The Millionaire's Snowbound Seduction

By: Sandra Marton

Holly, with one hand deep in a bowl of leftover gourmet popcorn, paused and stared at the set.

‘Yes,’ she murmured, ‘how?’

‘By facing them,’ the good doctor replied. He pointed his bearded jaw at the camera, so that his bespectacled eyes seemed to bore straight into Holly’s. ‘Seek out your ghosts. You know where they lurk. Confront them, and lay them to rest.’

Pieces of nut-and-sugar-encrusted popcorn tumbled, unnoticed, into Holly’s lap as she zapped the TV into silence.

‘North Mountain,’ she’d whispered, and the very next morning she’d phoned her travel agent. Was the cabin on the mountain still available? The answer had taken a while but eventually it had come. The cabin was there, it was for rent, and now here she was, about to face her ghosts…or to turn into one herself, if she didn’t make it up this damned mountain.

There! Off to the left, through the trees. Holly could make out the long, narrow gravel driveway. It was still passable, thanks to the sheltering overhang of branches.

The car skidded delicately but the tires held as she made the turn.

She pulled up to the garage, fumbled in the glove compartment for the automatic door opener the realtor had given her. The door slid open. Holly smiled grimly. So much for the old man’s predictions about a power outage, and thank goodness for that. Night had fallen over the mountain and for the first time it occurred to her that it wouldn’t be terribly pleasant to be marooned here without electricity.

Carefully, she eased the car into the garage. Seconds later, with the door safely closed behind her, she groaned and let her head flop back against the seat rest.

She was safe and sound—but what on earth had she thought she was doing, coming to this cabin? You didn’t bury your ghosts by resurrecting them.

‘You’re an idiot,’ she said brusquely, as she pulled her suitcase from the car and made her way into the kitchen.

She switched on the light. There was the stove, where she’d prepared the very first meal she and Nick had shared as husband and wife. There was the silver ice bucket, where he’d chilled the bottle of cheap champagne that was all they’d been able to afford after they’d blown everything on renting this place for their honeymoon. There was the table, where they’d had their first dinner…where they’d almost had it, because just as she’d turned to tell Nick the meal was ready, he’d snatched her up into his arms and they’d ended up making love right there, with her sitting on the edge of the counter and him standing between her thighs, while their burgers burned to a crisp.

The lights flickered. Deep in the basement, the heating system hesitated, then started up again. Holly sighed in gratitude.

What on earth was she doing here? She was an idiot, to have come back to this place.

‘Worse than an idiot,’ she said, in a voice blurred with tears—not that she was weeping with regret. Why would she? Marrying Nick had been a mistake. Divorcing him had been the right thing to do, and she didn’t regret it, she never had. She was crying with anger at herself, at the storm that was going to make it impossible for her to turn around and drive down the mountain…

The lights blinked again. In a moment, the power would go out. She’d never be able to open the garage door without it; the door was old, and far too heavy. The power had gone out for a couple of hours when they’d stayed here years ago, and not even Nick—muscular, gorgeous, virile Nick—had been able to wrestle the door open.

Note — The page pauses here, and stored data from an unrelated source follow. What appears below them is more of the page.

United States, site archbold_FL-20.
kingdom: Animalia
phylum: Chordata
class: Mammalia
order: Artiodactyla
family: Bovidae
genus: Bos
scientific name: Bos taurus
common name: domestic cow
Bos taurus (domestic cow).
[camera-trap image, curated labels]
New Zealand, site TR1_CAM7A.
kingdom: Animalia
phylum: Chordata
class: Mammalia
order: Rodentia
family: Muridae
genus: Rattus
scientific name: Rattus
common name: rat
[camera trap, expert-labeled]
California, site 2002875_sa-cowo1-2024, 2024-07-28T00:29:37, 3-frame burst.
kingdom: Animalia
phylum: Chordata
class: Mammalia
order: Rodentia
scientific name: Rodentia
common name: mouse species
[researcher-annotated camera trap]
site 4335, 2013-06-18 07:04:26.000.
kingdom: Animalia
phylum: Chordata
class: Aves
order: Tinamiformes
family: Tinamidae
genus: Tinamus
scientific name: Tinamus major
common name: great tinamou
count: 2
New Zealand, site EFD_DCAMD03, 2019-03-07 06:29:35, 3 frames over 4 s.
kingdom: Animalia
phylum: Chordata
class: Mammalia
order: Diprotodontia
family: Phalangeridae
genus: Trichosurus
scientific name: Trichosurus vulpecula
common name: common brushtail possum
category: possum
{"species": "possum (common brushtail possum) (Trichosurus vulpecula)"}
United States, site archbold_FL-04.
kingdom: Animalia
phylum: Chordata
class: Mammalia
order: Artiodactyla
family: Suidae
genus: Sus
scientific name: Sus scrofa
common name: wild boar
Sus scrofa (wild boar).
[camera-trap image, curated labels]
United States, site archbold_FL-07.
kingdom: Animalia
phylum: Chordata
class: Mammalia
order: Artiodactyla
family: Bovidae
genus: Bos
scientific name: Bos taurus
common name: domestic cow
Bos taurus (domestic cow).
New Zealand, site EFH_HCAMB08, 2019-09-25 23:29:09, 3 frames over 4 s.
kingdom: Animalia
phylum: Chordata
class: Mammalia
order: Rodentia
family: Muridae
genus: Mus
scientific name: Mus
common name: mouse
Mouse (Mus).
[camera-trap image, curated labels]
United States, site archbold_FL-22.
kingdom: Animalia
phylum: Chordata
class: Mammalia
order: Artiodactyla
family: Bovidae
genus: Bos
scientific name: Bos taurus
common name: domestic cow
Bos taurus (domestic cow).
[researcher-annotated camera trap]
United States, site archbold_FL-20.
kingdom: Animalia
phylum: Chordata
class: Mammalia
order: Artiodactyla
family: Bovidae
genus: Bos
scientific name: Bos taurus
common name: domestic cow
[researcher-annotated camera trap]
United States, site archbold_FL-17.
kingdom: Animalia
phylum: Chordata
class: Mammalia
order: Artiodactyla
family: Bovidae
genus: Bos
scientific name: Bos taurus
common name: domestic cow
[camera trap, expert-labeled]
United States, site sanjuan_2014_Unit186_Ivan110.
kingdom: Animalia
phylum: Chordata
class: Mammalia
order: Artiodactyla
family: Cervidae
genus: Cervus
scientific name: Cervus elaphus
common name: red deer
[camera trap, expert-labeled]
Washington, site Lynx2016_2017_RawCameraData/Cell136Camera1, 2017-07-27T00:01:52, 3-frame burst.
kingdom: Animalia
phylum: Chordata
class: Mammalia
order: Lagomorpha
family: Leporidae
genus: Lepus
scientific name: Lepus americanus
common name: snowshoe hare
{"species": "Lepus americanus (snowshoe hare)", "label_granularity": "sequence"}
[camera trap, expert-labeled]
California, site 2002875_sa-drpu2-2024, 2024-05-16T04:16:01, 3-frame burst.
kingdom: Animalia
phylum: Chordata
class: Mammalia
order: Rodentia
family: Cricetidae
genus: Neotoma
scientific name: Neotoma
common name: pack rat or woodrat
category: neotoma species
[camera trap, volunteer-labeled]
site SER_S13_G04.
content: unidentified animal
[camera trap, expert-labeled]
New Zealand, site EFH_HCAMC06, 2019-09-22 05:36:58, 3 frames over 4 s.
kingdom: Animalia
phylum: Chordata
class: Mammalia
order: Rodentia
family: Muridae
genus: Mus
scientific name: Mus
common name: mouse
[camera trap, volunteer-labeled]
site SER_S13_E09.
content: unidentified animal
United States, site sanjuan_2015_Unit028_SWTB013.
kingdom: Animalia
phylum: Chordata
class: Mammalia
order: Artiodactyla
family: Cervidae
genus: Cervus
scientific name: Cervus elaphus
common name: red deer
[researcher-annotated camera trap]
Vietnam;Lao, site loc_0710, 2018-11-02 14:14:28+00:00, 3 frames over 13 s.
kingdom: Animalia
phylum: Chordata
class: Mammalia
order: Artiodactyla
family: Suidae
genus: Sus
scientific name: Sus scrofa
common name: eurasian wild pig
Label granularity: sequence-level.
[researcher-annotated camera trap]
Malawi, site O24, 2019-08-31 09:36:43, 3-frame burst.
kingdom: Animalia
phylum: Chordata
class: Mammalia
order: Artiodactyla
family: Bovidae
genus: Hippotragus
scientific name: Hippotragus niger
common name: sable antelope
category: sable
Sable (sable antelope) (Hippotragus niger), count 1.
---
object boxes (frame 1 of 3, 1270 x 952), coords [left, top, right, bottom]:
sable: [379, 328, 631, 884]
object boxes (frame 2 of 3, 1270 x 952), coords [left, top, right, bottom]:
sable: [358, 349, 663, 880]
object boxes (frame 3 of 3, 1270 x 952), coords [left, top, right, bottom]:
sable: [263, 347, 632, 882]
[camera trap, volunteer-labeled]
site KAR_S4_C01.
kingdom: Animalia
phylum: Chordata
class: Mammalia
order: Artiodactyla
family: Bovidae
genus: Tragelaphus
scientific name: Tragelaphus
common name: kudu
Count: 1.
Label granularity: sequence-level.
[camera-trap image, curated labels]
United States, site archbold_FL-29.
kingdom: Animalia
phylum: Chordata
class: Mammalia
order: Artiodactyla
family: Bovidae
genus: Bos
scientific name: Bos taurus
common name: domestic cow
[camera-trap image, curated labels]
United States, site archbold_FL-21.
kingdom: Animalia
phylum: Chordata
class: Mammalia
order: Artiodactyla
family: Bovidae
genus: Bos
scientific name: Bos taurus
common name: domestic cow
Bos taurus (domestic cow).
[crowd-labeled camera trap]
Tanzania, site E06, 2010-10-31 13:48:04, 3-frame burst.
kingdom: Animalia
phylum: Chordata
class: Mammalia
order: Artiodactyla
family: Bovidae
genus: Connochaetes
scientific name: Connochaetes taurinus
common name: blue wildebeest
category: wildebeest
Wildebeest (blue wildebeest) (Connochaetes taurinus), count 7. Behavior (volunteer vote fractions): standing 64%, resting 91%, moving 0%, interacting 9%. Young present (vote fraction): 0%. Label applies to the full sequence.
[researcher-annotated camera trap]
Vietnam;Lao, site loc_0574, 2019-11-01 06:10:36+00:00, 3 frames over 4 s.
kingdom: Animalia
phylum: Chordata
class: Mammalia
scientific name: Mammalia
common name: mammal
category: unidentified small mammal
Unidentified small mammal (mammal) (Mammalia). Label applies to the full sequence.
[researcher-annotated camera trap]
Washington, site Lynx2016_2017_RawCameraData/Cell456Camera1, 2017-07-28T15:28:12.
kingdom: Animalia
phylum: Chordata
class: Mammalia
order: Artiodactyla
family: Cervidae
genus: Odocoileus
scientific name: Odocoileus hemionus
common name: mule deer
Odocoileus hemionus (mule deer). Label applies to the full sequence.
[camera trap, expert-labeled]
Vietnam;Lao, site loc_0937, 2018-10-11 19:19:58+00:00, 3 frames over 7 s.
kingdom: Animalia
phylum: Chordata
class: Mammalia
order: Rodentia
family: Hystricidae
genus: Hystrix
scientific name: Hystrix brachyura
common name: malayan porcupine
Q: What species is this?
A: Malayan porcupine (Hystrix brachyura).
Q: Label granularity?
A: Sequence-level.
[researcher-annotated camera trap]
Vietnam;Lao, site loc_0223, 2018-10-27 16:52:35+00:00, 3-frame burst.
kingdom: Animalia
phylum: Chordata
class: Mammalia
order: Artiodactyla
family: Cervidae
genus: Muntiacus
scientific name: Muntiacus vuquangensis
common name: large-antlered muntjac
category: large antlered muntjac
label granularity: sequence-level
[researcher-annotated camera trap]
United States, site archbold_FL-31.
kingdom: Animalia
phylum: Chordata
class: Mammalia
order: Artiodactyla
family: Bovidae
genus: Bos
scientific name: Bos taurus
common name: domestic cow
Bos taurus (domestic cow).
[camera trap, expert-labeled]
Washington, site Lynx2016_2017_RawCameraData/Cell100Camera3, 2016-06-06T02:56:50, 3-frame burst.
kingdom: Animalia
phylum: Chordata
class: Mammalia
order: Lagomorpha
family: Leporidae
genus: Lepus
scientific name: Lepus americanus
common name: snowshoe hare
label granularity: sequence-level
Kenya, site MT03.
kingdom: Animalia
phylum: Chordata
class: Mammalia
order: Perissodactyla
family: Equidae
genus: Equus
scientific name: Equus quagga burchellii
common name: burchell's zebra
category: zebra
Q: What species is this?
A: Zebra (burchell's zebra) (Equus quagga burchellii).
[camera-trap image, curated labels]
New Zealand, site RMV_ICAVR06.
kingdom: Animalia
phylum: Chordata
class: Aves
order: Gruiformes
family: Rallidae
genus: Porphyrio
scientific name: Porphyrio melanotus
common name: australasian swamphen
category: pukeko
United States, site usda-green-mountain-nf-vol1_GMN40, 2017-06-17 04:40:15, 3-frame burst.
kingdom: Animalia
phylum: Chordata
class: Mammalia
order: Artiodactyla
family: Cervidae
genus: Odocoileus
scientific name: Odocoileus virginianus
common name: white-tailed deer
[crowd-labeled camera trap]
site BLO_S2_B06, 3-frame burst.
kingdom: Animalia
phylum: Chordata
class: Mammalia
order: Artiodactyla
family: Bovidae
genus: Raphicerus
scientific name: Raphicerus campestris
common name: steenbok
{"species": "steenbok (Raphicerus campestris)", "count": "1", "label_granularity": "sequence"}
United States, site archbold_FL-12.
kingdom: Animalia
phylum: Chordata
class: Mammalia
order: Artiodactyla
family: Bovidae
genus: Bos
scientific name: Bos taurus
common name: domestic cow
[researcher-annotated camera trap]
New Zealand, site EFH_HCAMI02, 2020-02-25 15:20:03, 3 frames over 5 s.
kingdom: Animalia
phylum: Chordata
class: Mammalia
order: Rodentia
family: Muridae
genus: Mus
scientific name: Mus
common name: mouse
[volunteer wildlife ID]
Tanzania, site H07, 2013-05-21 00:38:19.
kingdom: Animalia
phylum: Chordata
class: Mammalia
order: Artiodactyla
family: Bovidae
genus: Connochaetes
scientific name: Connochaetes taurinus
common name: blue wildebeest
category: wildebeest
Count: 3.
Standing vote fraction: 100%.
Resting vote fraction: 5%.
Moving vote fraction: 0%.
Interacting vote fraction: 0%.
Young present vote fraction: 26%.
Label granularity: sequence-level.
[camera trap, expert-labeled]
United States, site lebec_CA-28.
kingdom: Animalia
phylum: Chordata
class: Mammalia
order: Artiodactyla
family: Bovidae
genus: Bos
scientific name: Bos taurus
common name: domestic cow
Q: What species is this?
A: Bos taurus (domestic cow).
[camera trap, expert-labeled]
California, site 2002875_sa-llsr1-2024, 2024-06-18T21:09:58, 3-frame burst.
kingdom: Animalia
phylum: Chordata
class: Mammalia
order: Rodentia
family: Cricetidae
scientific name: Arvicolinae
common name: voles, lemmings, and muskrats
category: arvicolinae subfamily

Holly swallowed dryly. She couldn’t, she wouldn’t, be trapped here, with her memories. She had to get out before that happened, and never mind the raging storm and the treacherous road. She could manage the drive down. She’d be careful. Very careful. Nothing was impossible, when you put your mind to it. Hadn’t life taught her that?

‘I am out of here,’ she said, exactly at the moment the lights went out.


BY THE time he reached the turn-off for North Mountain, Nick was almost driving blind.

He had the windshield wipers turned up to high but the snow was falling so thick and fast that the wipers could barely keep up.

At least the Explorer was holding the road. That was something to be grateful for. And so was the gas station, just ahead. The last few miles, the needle on the gauge had been hovering dangerously close to empty.